--- READING TEXT Enclosed Below ---

AI may help fill TB screening gap in prisons

2021 08 26 18 11 8106 Lungs 3 D Research 400

Chest x-ray artificial intelligence (AI) algorithms could be effective triage tools for tuberculosis (TB) screening in prisons, according to a study published in the January issue of the Lancet Regional Health -- Americas.

An international team led by Dr. Julio Croda, PhD, of the Federal University of Mato Grosso do Sul in Brazil tested three commercially available chest x-ray algorithms as initial screening tools for TB in three prisons. Two of the three algorithms met World Health Organization (WHO) requirements for a triage test, the group found.

"Globally, tuberculosis incidence in prisons is more than 10 times higher than the general population," Croda and colleagues noted. "Interventions to address this growing burden are urgently needed."

--- End of Enclosed READING TEXT ---

● **WHAT THIS TASK INVOLVES**:
Write out, word for word, the stretch of the prison TB screening article from "Chest x-ray artificial" through "the group found.".

--- INFORMATION Enclosed Below ---

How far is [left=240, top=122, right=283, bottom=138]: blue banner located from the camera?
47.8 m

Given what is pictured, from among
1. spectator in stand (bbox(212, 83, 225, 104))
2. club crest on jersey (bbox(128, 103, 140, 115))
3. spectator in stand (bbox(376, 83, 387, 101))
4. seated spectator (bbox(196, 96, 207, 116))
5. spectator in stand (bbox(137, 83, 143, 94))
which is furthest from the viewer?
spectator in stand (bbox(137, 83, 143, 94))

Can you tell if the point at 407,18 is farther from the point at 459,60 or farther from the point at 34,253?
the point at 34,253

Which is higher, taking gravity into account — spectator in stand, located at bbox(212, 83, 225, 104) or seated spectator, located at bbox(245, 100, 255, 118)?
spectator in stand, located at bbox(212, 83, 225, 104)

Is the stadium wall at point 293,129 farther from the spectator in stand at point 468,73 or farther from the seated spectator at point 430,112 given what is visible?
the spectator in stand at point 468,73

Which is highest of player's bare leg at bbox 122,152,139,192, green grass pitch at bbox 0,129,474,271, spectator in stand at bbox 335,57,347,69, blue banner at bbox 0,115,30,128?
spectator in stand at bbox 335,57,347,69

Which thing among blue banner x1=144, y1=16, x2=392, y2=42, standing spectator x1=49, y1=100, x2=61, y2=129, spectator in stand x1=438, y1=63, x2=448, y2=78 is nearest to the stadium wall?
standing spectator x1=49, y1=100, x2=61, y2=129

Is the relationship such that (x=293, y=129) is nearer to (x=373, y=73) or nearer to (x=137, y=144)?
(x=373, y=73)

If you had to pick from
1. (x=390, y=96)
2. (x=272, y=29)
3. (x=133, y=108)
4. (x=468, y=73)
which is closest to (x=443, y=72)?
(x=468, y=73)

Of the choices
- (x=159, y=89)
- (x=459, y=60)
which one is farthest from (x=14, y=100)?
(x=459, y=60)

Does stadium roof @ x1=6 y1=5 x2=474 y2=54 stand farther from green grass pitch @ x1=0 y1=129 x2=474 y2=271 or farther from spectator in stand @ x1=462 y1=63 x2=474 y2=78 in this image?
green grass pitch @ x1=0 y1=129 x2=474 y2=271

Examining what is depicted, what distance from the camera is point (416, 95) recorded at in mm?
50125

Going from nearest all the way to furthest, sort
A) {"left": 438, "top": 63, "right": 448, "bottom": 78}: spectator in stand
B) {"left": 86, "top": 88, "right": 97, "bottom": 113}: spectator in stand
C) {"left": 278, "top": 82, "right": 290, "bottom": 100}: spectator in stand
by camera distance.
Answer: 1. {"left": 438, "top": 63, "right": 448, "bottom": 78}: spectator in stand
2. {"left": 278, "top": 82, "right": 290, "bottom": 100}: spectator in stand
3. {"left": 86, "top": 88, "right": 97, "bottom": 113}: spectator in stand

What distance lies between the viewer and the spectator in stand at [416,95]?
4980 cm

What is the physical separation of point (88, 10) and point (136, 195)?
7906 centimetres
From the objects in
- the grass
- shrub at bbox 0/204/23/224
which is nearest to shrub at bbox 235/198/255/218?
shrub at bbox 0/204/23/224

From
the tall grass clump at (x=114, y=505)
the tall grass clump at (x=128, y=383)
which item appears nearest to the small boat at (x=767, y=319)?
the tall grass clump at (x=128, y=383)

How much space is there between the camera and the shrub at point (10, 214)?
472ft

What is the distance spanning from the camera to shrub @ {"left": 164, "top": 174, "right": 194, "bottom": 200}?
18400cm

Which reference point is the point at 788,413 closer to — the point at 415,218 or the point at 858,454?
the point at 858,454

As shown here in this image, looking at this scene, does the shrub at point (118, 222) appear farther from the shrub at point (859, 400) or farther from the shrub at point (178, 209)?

--- End of Enclosed INFORMATION ---

● **SOLUTION FOR THIS PROBLEM**:
Chest x-ray artificial intelligence (AI) algorithms could be effective triage tools for tuberculosis (TB) screening in prisons, according to a study published in the January issue of the Lancet Regional Health -- Americas.

An international team led by Dr. Julio Croda, PhD, of the Federal University of Mato Grosso do Sul in Brazil tested three commercially available chest x-ray algorithms as initial screening tools for TB in three prisons. Two of the three algorithms met World Health Organization (WHO) requirements for a triage test, the group found.